# Problema Volumen Logitech 5.1



## Garek (Nov 21, 2011)

Primero de todo Saludos!

Esque tengo un problemilla con el volumen de mis altavoces de PC logitech 5.1.

Desde hace ya tiempo que el volumen sube y baja solo y aveces muevo un poco la "ruletilla" y va un rato bien pero despues otra vez se sube solo o no se oye casi nose... Ademas Desde el controlador se puede medir los graves y hay otro boton que hace que se escuche mas el altavoz madre(pero esos van bien). Como vereis no tengo mucha idea de electronica.. Disculpen

E pensado en cambiar el controlador porque lo que falla es la ruleta del volumen pero no tengo ni idea de como ya que hay muchos cables(11 de colores) porque veo una tonteria comprar unos nuevos altavoces porque solo falle lo del volumen... Si me pudiesen ayudar a como arreglarlo o como cambiar el controlador por otro ( donde lo podria comprar?) y como conectar los cables.. Os lo agradeceria mucho!!

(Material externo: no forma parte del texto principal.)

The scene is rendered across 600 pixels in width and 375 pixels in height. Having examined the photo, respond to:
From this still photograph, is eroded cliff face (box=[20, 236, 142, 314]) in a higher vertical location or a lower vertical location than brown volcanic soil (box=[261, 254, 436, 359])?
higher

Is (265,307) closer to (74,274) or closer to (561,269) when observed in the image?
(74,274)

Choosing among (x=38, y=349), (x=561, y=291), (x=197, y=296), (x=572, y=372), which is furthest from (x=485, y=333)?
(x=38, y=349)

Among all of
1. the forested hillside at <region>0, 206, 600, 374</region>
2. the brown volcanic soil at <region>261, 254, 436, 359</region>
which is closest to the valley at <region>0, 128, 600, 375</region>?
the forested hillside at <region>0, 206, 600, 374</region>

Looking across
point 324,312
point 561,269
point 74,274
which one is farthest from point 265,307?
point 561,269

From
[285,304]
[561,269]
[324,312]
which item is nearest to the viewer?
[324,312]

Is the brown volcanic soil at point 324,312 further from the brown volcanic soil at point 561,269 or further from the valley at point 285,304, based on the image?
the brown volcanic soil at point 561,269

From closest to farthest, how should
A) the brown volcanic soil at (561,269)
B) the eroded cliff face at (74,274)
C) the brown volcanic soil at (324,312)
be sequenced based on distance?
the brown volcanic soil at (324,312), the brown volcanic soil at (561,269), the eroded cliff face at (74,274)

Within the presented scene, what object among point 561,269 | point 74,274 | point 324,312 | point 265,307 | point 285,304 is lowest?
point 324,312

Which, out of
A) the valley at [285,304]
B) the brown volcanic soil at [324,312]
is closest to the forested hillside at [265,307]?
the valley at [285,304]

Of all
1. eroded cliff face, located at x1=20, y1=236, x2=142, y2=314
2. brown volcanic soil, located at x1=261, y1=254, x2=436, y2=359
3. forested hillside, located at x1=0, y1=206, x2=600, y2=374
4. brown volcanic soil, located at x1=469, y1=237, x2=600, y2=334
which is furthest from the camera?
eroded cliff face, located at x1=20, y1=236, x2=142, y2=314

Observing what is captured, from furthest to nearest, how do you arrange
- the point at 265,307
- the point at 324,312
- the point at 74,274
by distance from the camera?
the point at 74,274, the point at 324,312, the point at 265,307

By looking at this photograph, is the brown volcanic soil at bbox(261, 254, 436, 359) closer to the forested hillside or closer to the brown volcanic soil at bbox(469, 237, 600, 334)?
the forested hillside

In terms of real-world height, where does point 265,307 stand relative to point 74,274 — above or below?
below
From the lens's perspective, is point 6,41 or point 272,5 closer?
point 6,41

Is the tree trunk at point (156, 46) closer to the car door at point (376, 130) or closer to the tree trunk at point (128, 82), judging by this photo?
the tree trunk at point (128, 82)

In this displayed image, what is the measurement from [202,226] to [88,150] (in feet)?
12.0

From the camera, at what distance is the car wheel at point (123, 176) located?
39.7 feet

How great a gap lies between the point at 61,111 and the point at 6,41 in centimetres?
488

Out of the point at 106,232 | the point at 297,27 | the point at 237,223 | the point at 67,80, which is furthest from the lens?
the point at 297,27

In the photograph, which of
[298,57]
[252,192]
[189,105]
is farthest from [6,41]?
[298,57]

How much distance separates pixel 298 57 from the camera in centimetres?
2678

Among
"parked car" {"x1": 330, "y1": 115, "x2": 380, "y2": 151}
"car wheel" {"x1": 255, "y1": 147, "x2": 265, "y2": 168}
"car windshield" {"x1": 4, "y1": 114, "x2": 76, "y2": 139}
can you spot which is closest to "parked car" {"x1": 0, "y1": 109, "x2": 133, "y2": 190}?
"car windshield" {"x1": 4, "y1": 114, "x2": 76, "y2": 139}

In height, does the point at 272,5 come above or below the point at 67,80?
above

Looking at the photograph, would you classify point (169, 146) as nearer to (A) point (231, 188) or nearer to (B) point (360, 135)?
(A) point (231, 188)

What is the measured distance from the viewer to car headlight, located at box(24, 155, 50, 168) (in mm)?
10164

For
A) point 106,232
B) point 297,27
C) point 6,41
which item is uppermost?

Muchisimas graciass y disculpen si me he explicado mal...


----------



## lubeck (Nov 21, 2011)

Yo tengo unos altavoces 5.1 de logitech, pero no tengo idea de lo que hablas....

y si pones que modelo son????


----------



## Garek (Nov 23, 2011)

Aver me refiero que el control del volumen va mal y cuando le da la gana sube y baja solo el volumen y no se puede escuchar musica tranquilo.. El modelo no tengo idea de cual es pero solo quiero ayuda para cambiar el controlador del volumen o arreglarlo.. graciass


Imagen de lo que quiero arreglar : http://www.logitech.com/repository/1870/png/16238.1.0.png

Quiero arreglar la ruleta mas grande la que controla el volumen por lo que e dicho con anterioridad.. o sustituirlaa pero no tengo ni idea de como! Gracias!


----------



## lubeck (Nov 23, 2011)

con la imagen ya entiendo....los mios no tienen esa cosa....

si no tienes idea mejor llevalo con alguien que sepa, lo mas probable es que tengas que reemplazar el potenciometro, o en el mejor de los casos solo darle una limpiada....


----------